Both streaming (stream: true) and non-streaming responses are supported. When streaming, the API returns server-sent events (SSE) in the same format as the official Anthropic API.

Long prompts:for requests with large context (> ~50K input tokens) we strongly recommend setting stream: true. AWS Bedrock can take tens of seconds to emit its first token on very long inputs; streaming forwards each chunk immediately, so your client sees progress and stays within the gateway's 600-second read timeout.

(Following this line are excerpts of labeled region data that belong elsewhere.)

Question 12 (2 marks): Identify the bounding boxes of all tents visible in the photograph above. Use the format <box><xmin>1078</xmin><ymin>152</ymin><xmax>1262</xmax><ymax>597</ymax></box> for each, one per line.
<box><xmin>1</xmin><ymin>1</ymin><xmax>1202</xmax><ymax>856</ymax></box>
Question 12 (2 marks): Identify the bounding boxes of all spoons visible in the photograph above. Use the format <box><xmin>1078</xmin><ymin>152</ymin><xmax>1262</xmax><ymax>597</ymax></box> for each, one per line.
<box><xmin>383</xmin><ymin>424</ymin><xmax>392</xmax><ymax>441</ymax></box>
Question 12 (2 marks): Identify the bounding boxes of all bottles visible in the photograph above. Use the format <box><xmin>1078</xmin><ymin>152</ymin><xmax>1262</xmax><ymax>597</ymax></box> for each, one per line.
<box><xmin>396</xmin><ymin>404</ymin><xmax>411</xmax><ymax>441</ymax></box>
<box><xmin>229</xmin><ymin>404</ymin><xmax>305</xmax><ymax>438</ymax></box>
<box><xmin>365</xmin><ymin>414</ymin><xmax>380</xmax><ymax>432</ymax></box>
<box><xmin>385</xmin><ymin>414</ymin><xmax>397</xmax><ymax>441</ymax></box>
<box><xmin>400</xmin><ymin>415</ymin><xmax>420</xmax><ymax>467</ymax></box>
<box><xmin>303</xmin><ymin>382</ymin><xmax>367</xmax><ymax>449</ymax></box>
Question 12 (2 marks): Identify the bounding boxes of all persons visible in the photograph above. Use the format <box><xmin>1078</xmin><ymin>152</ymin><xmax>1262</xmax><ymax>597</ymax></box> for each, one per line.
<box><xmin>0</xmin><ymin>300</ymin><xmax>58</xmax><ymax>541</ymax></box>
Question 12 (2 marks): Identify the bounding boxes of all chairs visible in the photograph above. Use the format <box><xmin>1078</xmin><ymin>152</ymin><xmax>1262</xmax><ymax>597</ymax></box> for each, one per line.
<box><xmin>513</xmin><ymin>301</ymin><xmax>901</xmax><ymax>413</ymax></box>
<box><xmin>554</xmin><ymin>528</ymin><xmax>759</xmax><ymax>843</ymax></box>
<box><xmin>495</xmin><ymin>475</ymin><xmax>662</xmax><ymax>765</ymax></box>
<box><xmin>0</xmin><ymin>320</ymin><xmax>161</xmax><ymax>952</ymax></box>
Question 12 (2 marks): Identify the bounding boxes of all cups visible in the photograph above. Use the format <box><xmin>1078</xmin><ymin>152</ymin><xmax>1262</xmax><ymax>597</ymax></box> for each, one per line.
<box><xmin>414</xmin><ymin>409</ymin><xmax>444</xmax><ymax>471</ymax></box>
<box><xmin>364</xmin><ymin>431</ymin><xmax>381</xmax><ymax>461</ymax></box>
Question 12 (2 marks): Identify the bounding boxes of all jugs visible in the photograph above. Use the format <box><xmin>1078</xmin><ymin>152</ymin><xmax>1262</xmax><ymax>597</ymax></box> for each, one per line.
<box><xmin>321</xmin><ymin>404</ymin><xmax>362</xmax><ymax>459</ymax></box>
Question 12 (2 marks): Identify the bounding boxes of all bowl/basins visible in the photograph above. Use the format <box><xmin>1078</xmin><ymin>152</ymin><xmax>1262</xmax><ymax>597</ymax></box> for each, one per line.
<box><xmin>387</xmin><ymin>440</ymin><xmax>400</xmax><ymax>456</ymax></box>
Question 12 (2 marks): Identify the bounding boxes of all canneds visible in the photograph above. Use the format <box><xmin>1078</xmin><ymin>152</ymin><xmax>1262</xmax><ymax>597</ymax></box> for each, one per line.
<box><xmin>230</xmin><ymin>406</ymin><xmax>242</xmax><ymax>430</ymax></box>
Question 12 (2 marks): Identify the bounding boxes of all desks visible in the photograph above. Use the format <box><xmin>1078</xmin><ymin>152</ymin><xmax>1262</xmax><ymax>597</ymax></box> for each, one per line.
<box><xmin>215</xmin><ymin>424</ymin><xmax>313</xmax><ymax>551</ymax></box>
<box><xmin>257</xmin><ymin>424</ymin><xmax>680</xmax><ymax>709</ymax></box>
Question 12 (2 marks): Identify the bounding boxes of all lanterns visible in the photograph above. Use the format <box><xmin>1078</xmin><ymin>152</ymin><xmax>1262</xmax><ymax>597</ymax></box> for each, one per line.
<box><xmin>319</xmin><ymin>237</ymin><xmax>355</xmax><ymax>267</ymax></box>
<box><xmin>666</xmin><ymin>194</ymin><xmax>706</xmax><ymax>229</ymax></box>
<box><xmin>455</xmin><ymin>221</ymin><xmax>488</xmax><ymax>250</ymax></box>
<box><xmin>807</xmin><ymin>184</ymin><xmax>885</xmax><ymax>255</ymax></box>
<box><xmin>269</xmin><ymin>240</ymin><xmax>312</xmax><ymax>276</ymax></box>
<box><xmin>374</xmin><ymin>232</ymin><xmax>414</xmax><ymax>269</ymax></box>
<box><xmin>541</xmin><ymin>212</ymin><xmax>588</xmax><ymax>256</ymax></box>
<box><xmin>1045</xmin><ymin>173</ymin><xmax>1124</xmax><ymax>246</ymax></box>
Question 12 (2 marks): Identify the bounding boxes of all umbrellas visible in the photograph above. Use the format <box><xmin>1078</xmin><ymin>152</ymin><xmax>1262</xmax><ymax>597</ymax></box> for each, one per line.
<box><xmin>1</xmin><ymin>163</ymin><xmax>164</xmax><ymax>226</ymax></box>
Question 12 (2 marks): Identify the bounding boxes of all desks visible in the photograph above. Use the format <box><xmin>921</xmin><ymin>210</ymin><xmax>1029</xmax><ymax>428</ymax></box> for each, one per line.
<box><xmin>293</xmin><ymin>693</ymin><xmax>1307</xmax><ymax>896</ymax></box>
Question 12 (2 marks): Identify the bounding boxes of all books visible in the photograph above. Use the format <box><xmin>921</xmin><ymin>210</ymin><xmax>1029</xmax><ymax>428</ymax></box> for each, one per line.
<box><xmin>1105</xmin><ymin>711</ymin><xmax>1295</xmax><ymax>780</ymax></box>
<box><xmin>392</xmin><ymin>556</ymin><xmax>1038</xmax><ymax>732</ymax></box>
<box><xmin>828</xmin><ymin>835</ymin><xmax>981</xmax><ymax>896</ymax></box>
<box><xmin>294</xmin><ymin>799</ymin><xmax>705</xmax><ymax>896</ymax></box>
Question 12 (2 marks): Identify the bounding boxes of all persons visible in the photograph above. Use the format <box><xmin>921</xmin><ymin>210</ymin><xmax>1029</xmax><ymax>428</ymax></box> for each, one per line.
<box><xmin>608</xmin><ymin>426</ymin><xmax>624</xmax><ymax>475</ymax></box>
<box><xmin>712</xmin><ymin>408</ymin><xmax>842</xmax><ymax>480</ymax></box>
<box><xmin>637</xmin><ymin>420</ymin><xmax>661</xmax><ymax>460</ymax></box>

Non-streaming requests that exceed 600 seconds time-to-first-byte will return 504 Gateway Timeout.
Request size limits: Claude models on Bedrock cap context length at 200,000 tokens (input + previous messages). The gateway additionally rejects requests whose raw body exceeds 32 MB with 413 Payload Too Large. This is generous enough for a full 200K-token context even with base64 images and PDFs; requests beyond it are almost always a client-side bug (e.g. looped message history).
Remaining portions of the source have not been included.